Герцен винил при этом самого Наполеона, который «додразнил» европейские народы до бешенства своим произволом и презрением к их интересам и их достоинству; сам Наполеон об этой стороне дела всегда молчал, она его нисколько не занимала. Но что разгромленная им так много раз феодально-абсолютистская аристократия взяла под Ватерлоо до известной степени свой реванш, что послереволюционная Франция как-то тоже отступила вместе со старой гвардией 18 июня 1815 г., это императору было, судя по его словам, вполне ясно.
Замечательно, что он уже сразу после Ватерлоо говорил обо всей своей грандиозной эпопее и об этом только что наступившем ее конце как будто из какого-то отдаления, а не как центральное действующее лицо.
С ним совершилась сразу крутая перемена. Он приехал после Ватерлоо в Париж не бороться за престол, а сдавать все свои позиции. И не потому, что исчезла его исключительная энергия, а потому, что он, по-видимому, не только понял умом, но ощутил всем существом, что он свое дело - худо ли, хорошо ли - сделал и что его роль окончена. Еще когда за 15 месяцев до того он, уже держа перо в руках, чтобы подписать в Фонтенебло свое первое отречение, вдруг поднял голову и сказал своим маршалам: «А может быть, нам пойти на них? Мы их разобьем!» - ему казалось, что роль его не кончена. Даже еще три месяца назад, в марте этого же 1815 г., он сделал то, чего никто во всемирной истории не делал, - он был тогда еще полон веры в себя и свое предназначение.
Теперь - все потухло сразу и навеки. Он, после Ватерлоо, ни разу не переживал такого отчаяния, как 11 апреля 1814 г., когда принял яд. Но он потерял всякий интерес и вкус к деятельности, он просто ждал, что с ним сделают грядущие события, в подготовке которых он уже решил не принимать никакого участия.
Он прибыл в Париж 21 июня, созвал министров. Карно предлагал потребовать у палат провозглашения диктатуры Наполеона. Даву советовал просто объявить перерыв сессии и распустить палату. Наполеон отказался это сделать. Палата в это время тоже собралась и, по предложению снова появившегося на исторической сцене Лафайета, объявила себя нераспускаемой.
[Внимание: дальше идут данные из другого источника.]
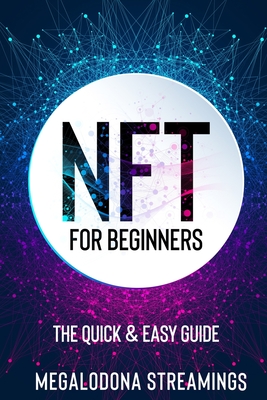 NFT (Non-Fungible Token) For Beginners: THE QUICK & EASY GUIDE Explore The Top NFT Collections Across Multiple Protocols Like Ethereum, BSC, And Flow - Megalodona Streamings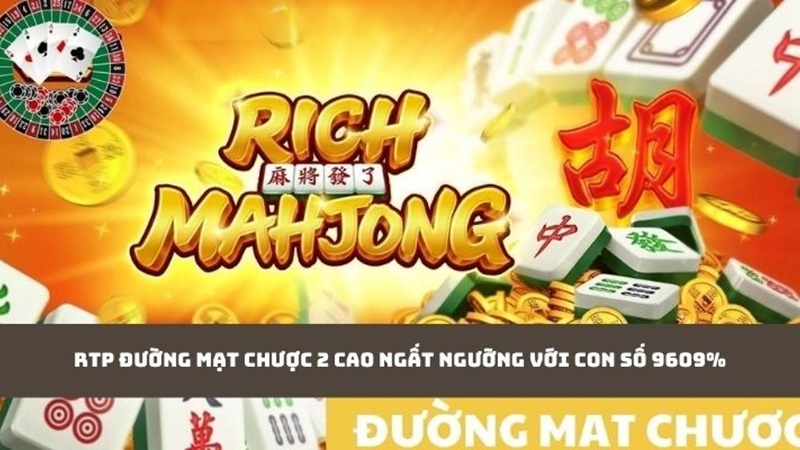 RTP Đường Mạt Chược 2 cao ngất ngưỡng với con số 9609%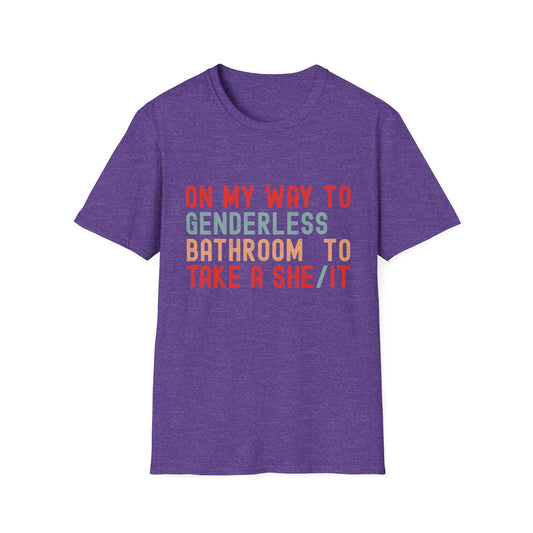 On My Way to the Genderless Bathroom to Take a She/It" Unisex T-Shirt – Savage Anti-Woke Tee for Free Thinkers, Patriots & Political Sh*t-Stirrers – Red Hat Ruckus Exclusive, Apparel, Funny Gift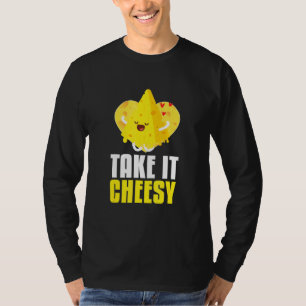 Take It Cheesy I Milk Food Cheese Dairy Cook Kitch T-Shirt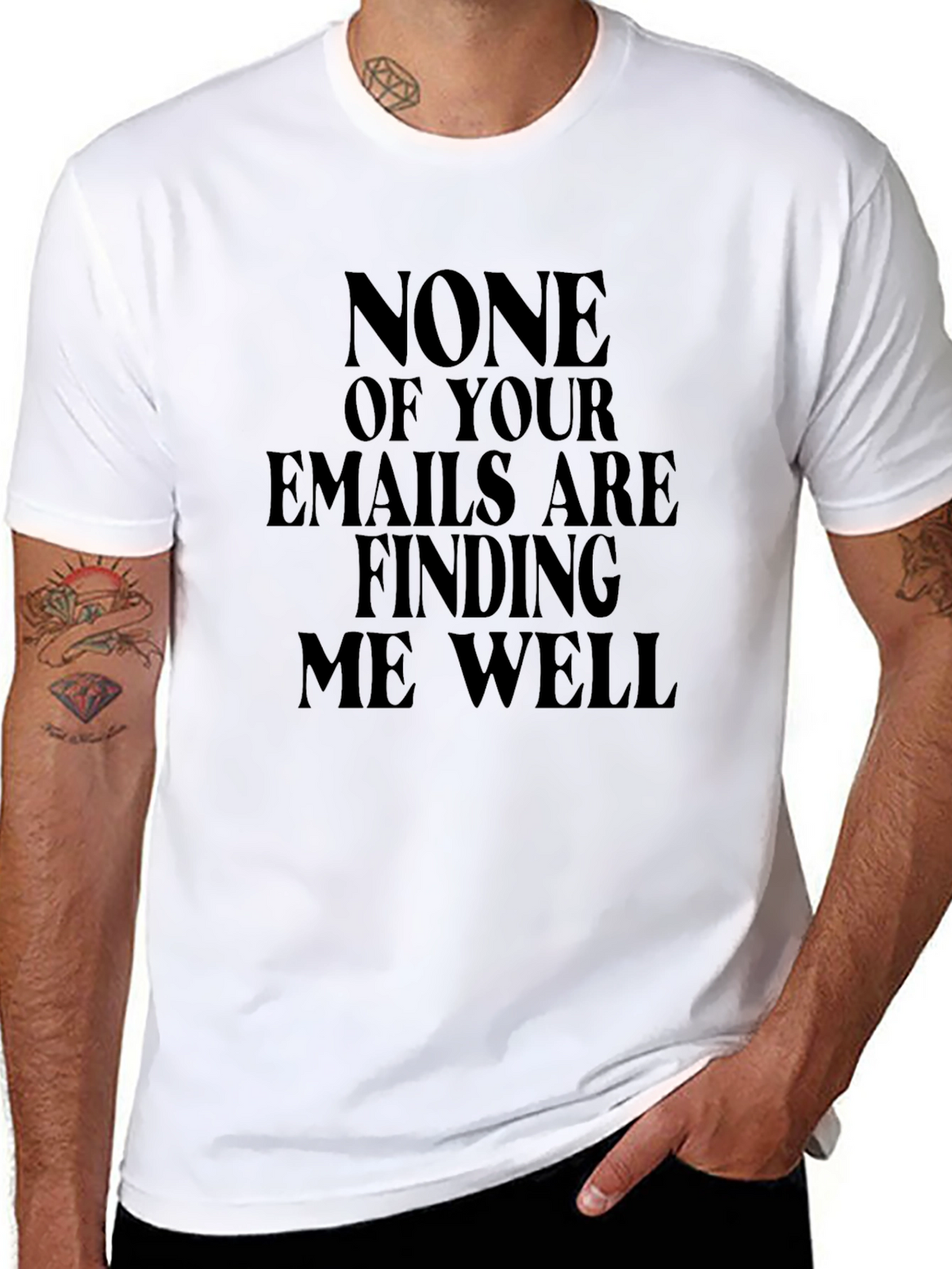 Humorous Emails Finding Me Well Black T-Shirt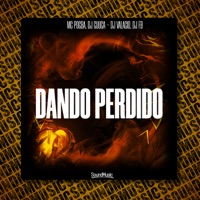 Dando Perdido - Single - Dj Valacio, MC Pogba & DJ FB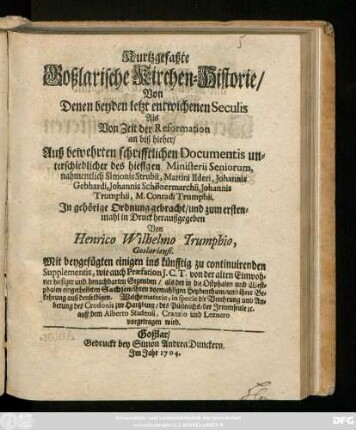 Kurtzgefaßte Goßlarische Kirchen-Historie, Von Denen beyden letzt entwichenen Seculis Als Von Zeit der Reformation an biß hieher : Auß bewehrten schrifftlichen Documentis unterschiedlicher des hiesigen Ministerii Seniorum, nahmentlich Simonis Strubii, Martini Ilderi, Johannis Gebhardi, Johannis Schönermarchii, Johannis Trumphii, M. Conradi Trumphii ; Mit beygefügten einigen ins künfftig zu continuirenden Supplementis, wie auch Præfation J. C. T. ...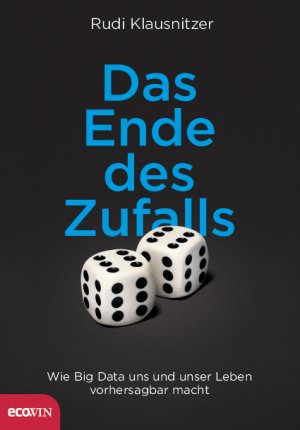 ISBN 9783711000408: Das Ende des Zufalls - Wie Big Data uns und unser Leben vorhersagbar macht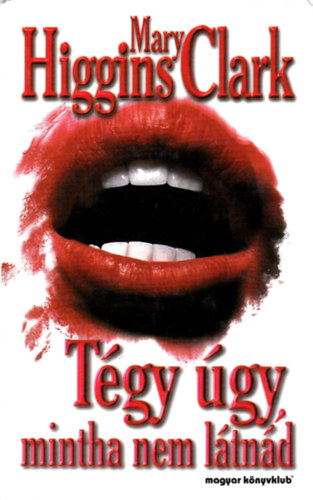 Mary Higgins Clark - Tgy gy, mintha nem ltnd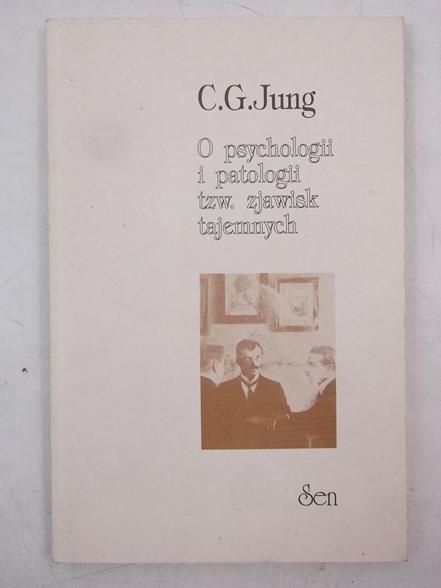 Jung Carl Gustav - O psychologii i patologii tzw. zjawisk tajemnych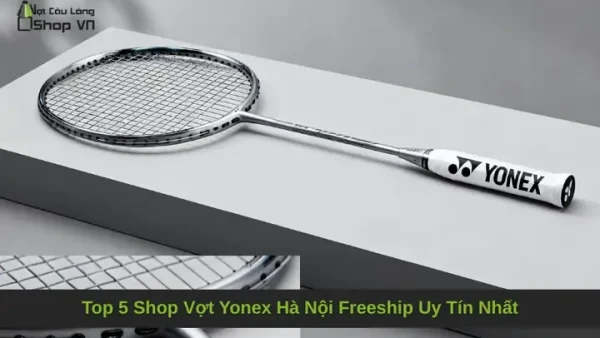 Mua Vợt Cầu Lông Yonex Chính Hãng Ở Hà Nội: Địa Chỉ Uy Tín, Giá Tốt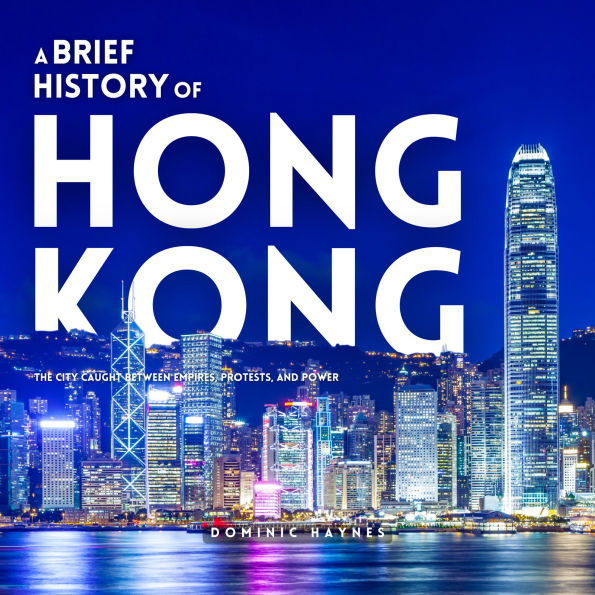 A Brief History of Hong Kong: The City Caught Between Empires, Protests, and Power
Наполеон впоследствии сказал, что от одного его слова зависело, чтобы народная масса перерезала всю палату, и многие депутаты, пережившие эти дни, подтвердили его слова. Но опять-таки: он для этого должен был противопоставить Лафайету «Марата», либералам, желавшим воскресить 1789 г., противопоставить 1793 г., буржуазии противопоставить плебейскую массу, которая спасла Францию от монархической Европы за четверть века до той поры. Ни до, ни после Ватерлоо Наполеон не захотел на это пойти.